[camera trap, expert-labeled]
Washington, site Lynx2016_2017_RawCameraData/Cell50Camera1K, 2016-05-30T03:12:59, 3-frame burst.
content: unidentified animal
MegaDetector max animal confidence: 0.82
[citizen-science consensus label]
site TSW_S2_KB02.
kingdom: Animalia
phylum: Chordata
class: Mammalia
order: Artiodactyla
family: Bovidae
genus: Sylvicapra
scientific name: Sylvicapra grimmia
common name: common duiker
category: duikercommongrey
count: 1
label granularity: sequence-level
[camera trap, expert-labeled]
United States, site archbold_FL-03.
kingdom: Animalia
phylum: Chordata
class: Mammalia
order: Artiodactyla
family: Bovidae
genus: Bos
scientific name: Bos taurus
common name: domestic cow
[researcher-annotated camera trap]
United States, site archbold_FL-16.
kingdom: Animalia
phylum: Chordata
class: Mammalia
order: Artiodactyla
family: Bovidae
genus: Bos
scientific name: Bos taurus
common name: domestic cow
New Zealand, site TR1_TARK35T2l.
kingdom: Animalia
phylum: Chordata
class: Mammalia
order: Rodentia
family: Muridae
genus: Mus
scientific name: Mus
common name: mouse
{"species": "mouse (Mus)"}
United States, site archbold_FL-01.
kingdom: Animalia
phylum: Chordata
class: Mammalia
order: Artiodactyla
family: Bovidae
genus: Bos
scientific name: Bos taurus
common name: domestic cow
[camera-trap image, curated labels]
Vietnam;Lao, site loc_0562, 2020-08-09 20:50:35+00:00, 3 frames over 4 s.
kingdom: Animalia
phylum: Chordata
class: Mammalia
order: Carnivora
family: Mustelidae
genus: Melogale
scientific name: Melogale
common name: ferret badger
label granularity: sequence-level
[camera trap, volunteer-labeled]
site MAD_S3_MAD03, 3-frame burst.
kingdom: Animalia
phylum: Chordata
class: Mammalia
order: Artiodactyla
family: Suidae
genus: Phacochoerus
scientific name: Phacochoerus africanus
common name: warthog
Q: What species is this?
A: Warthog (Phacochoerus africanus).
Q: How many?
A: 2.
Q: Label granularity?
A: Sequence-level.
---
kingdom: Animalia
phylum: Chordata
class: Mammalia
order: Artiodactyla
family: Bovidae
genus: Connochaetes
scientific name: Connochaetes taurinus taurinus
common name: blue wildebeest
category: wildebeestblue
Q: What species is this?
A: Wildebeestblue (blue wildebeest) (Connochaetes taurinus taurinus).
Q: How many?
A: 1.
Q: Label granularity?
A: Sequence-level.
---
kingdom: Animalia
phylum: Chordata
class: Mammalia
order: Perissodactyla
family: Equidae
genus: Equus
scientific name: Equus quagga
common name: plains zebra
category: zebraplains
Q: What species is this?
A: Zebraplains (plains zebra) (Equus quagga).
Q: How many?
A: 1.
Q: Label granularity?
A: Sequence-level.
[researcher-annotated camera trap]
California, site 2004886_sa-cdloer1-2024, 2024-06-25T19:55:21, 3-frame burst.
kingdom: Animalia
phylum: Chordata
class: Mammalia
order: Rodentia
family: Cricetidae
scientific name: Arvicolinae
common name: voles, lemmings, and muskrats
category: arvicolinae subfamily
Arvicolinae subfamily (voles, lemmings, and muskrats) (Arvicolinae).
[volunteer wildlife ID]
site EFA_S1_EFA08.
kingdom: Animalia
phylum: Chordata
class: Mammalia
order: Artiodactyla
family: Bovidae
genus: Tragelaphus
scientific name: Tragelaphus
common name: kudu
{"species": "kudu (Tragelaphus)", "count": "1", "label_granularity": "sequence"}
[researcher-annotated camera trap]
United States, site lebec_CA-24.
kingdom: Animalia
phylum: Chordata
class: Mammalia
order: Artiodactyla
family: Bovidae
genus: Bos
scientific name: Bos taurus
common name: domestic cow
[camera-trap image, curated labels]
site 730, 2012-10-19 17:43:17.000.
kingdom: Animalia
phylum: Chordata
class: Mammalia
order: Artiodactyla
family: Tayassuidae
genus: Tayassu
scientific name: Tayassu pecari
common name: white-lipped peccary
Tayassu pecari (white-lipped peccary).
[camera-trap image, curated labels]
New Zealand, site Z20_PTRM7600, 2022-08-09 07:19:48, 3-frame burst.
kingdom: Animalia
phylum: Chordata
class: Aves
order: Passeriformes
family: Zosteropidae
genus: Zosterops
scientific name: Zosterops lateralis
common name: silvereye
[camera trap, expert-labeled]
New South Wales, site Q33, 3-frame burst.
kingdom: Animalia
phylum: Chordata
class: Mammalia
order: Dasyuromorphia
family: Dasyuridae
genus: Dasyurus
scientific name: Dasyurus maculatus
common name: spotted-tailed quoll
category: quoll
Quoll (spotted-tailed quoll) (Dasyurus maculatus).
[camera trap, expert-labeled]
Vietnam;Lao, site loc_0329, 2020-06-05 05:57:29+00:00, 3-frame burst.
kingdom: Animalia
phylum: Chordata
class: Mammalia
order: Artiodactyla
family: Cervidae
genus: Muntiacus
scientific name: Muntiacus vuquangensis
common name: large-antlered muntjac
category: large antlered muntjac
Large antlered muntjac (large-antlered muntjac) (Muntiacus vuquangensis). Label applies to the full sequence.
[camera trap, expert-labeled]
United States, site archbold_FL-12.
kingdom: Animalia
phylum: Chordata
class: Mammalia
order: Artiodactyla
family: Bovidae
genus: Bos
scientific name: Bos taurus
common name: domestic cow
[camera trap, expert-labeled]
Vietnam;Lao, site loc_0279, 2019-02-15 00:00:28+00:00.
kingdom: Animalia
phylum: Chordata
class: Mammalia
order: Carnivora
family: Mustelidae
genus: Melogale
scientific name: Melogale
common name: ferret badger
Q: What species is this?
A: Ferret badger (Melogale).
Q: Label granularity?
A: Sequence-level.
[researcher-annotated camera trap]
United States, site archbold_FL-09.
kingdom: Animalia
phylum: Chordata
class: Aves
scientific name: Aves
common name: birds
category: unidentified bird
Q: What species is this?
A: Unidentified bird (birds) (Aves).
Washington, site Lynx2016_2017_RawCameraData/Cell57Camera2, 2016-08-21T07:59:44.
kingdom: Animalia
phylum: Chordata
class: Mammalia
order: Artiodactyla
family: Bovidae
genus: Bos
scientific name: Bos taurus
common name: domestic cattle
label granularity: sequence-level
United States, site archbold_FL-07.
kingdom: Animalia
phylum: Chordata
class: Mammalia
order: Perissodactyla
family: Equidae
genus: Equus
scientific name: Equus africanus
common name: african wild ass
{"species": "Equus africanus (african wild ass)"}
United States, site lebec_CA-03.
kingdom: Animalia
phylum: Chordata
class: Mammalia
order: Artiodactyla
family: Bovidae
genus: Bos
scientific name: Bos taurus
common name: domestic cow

──────────────────────────────

Set down exactly the lines of the data above, beginning with the line that has "scientific name: Phacochoerus africanus" and ending with the line that has "scientific name: Equus quagga", and no others.

scientific name: Phacochoerus africanus
common name: warthog
Q: What species is this?
A: Warthog (Phacochoerus africanus).
Q: How many?
A: 2.
Q: Label granularity?
A: Sequence-level.
---
kingdom: Animalia
phylum: Chordata
class: Mammalia
order: Artiodactyla
family: Bovidae
genus: Connochaetes
scientific name: Connochaetes taurinus taurinus
common name: blue wildebeest
category: wildebeestblue
Q: What species is this?
A: Wildebeestblue (blue wildebeest) (Connochaetes taurinus taurinus).
Q: How many?
A: 1.
Q: Label granularity?
A: Sequence-level.
---
kingdom: Animalia
phylum: Chordata
class: Mammalia
order: Perissodactyla
family: Equidae
genus: Equus
scientific name: Equus quagga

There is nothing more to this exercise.